Stored items from a collection:
= = = = =
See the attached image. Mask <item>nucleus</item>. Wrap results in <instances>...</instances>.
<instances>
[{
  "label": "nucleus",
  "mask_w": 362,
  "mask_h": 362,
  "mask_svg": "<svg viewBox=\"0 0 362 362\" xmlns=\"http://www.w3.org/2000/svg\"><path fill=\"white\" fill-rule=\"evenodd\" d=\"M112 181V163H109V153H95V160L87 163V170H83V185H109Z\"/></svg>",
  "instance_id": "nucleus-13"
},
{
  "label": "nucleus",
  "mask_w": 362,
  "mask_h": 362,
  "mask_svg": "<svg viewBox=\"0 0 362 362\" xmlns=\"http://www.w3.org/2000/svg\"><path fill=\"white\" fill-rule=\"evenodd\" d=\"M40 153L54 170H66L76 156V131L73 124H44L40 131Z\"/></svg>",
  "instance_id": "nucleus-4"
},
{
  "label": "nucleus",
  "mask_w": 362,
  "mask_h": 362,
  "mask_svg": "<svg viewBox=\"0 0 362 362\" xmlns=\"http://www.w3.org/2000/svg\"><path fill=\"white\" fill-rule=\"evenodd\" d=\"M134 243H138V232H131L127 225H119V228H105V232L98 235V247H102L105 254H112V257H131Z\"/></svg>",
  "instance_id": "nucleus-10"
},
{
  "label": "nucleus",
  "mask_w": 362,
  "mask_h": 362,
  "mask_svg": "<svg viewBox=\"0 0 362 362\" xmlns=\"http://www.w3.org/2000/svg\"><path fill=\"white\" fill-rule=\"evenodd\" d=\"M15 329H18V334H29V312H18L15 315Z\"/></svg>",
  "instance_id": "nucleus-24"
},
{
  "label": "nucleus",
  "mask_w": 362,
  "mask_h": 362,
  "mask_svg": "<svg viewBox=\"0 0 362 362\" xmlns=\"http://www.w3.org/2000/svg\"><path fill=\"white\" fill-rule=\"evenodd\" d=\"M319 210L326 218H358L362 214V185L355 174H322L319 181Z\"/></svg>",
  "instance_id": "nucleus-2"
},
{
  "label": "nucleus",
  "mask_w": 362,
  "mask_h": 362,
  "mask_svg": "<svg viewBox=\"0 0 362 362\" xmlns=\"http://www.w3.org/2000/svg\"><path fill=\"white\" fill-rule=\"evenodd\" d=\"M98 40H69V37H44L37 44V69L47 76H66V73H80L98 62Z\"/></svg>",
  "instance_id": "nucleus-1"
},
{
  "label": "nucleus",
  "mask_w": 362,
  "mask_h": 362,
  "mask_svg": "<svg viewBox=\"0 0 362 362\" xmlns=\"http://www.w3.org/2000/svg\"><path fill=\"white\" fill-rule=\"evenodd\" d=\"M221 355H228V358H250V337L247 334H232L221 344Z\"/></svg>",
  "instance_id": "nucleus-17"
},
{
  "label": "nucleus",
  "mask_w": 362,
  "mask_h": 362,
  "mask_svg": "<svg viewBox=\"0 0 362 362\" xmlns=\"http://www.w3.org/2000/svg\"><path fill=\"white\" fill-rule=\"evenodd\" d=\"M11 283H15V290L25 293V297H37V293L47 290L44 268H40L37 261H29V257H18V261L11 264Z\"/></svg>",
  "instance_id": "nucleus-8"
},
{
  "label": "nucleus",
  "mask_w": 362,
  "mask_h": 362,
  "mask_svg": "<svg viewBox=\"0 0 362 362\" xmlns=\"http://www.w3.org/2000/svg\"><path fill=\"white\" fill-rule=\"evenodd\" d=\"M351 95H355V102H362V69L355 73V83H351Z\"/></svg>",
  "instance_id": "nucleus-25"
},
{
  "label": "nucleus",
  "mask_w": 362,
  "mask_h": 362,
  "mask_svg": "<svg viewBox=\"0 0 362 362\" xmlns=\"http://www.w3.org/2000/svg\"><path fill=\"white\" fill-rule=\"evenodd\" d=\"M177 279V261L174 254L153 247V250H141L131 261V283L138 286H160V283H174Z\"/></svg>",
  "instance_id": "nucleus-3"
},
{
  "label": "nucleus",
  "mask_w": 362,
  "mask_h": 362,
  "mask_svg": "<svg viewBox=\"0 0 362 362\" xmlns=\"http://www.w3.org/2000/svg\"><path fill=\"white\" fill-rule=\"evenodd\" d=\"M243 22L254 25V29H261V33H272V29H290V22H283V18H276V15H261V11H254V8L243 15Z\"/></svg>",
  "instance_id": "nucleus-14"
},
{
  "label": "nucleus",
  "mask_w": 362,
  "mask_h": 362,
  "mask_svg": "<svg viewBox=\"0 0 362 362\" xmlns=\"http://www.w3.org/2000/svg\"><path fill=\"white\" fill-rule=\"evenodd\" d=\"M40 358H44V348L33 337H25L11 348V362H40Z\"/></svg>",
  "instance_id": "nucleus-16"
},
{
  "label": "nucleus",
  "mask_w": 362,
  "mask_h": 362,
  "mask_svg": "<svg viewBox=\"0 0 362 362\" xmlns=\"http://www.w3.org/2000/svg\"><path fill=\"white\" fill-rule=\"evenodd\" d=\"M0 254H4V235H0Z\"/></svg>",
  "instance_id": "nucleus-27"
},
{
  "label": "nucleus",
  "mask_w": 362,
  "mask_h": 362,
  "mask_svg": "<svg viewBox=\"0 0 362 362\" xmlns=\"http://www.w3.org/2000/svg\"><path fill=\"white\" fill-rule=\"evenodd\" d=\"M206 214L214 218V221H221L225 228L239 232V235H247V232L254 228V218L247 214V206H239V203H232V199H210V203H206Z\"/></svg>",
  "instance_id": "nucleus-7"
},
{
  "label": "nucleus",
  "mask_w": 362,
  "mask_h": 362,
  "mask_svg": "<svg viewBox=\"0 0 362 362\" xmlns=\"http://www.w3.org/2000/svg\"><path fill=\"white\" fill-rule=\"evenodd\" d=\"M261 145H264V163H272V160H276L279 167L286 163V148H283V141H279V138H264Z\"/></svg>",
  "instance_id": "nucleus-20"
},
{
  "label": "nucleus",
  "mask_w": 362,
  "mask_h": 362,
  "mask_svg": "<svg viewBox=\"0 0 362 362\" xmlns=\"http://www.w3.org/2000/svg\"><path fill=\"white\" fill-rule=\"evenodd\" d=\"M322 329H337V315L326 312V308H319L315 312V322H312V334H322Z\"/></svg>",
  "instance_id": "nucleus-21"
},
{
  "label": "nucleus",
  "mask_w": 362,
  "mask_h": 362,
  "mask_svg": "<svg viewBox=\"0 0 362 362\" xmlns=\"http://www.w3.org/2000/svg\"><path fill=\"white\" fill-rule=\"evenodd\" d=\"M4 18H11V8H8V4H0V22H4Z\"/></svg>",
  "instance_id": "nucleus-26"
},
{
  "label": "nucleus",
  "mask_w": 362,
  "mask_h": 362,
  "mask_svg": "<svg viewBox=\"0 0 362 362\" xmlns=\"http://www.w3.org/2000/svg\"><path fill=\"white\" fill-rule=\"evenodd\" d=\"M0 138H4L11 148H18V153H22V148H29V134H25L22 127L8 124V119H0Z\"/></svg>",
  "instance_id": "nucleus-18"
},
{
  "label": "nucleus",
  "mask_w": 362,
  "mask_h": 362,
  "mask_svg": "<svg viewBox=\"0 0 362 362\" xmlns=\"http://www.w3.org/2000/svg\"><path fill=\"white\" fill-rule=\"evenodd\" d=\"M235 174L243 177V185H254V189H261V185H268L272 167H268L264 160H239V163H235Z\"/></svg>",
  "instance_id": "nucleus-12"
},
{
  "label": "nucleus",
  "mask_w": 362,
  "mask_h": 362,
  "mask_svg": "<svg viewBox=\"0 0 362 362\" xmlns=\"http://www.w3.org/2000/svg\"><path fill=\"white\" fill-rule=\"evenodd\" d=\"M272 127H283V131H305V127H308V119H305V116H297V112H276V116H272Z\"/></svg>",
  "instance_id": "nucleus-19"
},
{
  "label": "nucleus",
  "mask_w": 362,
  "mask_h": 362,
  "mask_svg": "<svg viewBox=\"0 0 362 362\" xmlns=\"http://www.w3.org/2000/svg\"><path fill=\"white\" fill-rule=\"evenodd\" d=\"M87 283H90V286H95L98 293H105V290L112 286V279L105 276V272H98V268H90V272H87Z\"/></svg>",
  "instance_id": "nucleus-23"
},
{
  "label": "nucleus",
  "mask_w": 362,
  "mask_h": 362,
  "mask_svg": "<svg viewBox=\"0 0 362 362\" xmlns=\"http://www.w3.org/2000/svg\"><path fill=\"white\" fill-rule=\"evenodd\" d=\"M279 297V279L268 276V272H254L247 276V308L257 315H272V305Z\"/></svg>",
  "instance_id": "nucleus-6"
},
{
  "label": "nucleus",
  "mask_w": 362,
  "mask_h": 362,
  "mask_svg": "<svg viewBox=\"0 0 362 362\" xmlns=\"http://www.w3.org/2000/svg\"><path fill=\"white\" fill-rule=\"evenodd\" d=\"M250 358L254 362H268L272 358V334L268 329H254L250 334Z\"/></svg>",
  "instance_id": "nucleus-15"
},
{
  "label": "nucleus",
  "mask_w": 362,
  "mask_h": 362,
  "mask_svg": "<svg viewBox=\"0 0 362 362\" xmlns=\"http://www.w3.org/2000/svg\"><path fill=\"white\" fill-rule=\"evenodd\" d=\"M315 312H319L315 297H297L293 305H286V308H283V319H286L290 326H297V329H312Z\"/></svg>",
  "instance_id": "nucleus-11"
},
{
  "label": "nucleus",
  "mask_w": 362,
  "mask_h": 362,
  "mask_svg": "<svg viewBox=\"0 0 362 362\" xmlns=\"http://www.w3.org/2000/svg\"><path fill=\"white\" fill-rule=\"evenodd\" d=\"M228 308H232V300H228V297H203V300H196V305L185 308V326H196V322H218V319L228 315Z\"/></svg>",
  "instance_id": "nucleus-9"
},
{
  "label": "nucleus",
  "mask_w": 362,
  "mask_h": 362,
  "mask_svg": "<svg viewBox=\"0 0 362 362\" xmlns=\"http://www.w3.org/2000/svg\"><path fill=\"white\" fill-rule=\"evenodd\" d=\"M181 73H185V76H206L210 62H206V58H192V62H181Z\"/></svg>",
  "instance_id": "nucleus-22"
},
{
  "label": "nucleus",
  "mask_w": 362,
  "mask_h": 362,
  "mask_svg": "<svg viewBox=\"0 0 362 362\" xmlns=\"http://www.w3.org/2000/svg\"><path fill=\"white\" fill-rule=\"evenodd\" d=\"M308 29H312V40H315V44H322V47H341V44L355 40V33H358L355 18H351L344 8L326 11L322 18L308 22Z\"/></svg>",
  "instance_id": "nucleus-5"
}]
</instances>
= = = = =
- [Exercise brief] Lay out the listing as a JSON list of strings, starting at its first line and ending at the line that contains "40H69V37H44L37 44V69L47 76H66V73H80L98". Give one string per line and leave out any blank lines.

- [Exercise answer]
[
  "See the attached image. Mask <item>nucleus</item>. Wrap results in <instances>...</instances>.",
  "<instances>",
  "[{",
  "  \"label\": \"nucleus\",",
  "  \"mask_w\": 362,",
  "  \"mask_h\": 362,",
  "  \"mask_svg\": \"<svg viewBox=\\\"0 0 362 362\\\" xmlns=\\\"http://www.w3.org/2000/svg\\\"><path fill=\\\"white\\\" fill-rule=\\\"evenodd\\\" d=\\\"M112 181V163H109V153H95V160L87 163V170H83V185H109Z\\\"/></svg>\",",
  "  \"instance_id\": \"nucleus-13\"",
  "},",
  "{",
  "  \"label\": \"nucleus\",",
  "  \"mask_w\": 362,",
  "  \"mask_h\": 362,",
  "  \"mask_svg\": \"<svg viewBox=\\\"0 0 362 362\\\" xmlns=\\\"http://www.w3.org/2000/svg\\\"><path fill=\\\"white\\\" fill-rule=\\\"evenodd\\\" d=\\\"M40 153L54 170H66L76 156V131L73 124H44L40 131Z\\\"/></svg>\",",
  "  \"instance_id\": \"nucleus-4\"",
  "},",
  "{",
  "  \"label\": \"nucleus\",",
  "  \"mask_w\": 362,",
  "  \"mask_h\": 362,",
  "  \"mask_svg\": \"<svg viewBox=\\\"0 0 362 362\\\" xmlns=\\\"http://www.w3.org/2000/svg\\\"><path fill=\\\"white\\\" fill-rule=\\\"evenodd\\\" d=\\\"M134 243H138V232H131L127 225H119V228H105V232L98 235V247H102L105 254H112V257H131Z\\\"/></svg>\",",
  "  \"instance_id\": \"nucleus-10\"",
  "},",
  "{",
  "  \"label\": \"nucleus\",",
  "  \"mask_w\": 362,",
  "  \"mask_h\": 362,",
  "  \"mask_svg\": \"<svg viewBox=\\\"0 0 362 362\\\" xmlns=\\\"http://www.w3.org/2000/svg\\\"><path fill=\\\"white\\\" fill-rule=\\\"evenodd\\\" d=\\\"M15 329H18V334H29V312H18L15 315Z\\\"/></svg>\",",
  "  \"instance_id\": \"nucleus-24\"",
  "},",
  "{",
  "  \"label\": \"nucleus\",",
  "  \"mask_w\": 362,",
  "  \"mask_h\": 362,",
  "  \"mask_svg\": \"<svg viewBox=\\\"0 0 362 362\\\" xmlns=\\\"http://www.w3.org/2000/svg\\\"><path fill=\\\"white\\\" fill-rule=\\\"evenodd\\\" d=\\\"M319 210L326 218H358L362 214V185L355 174H322L319 181Z\\\"/></svg>\",",
  "  \"instance_id\": \"nucleus-2\"",
  "},",
  "{",
  "  \"label\": \"nucleus\",",
  "  \"mask_w\": 362,",
  "  \"mask_h\": 362,",
  "  \"mask_svg\": \"<svg viewBox=\\\"0 0 362 362\\\" xmlns=\\\"http://www.w3.org/2000/svg\\\"><path fill=\\\"white\\\" fill-rule=\\\"evenodd\\\" d=\\\"M98 40H69V37H44L37 44V69L47 76H66V73H80L98 62Z\\\"/></svg>\","
]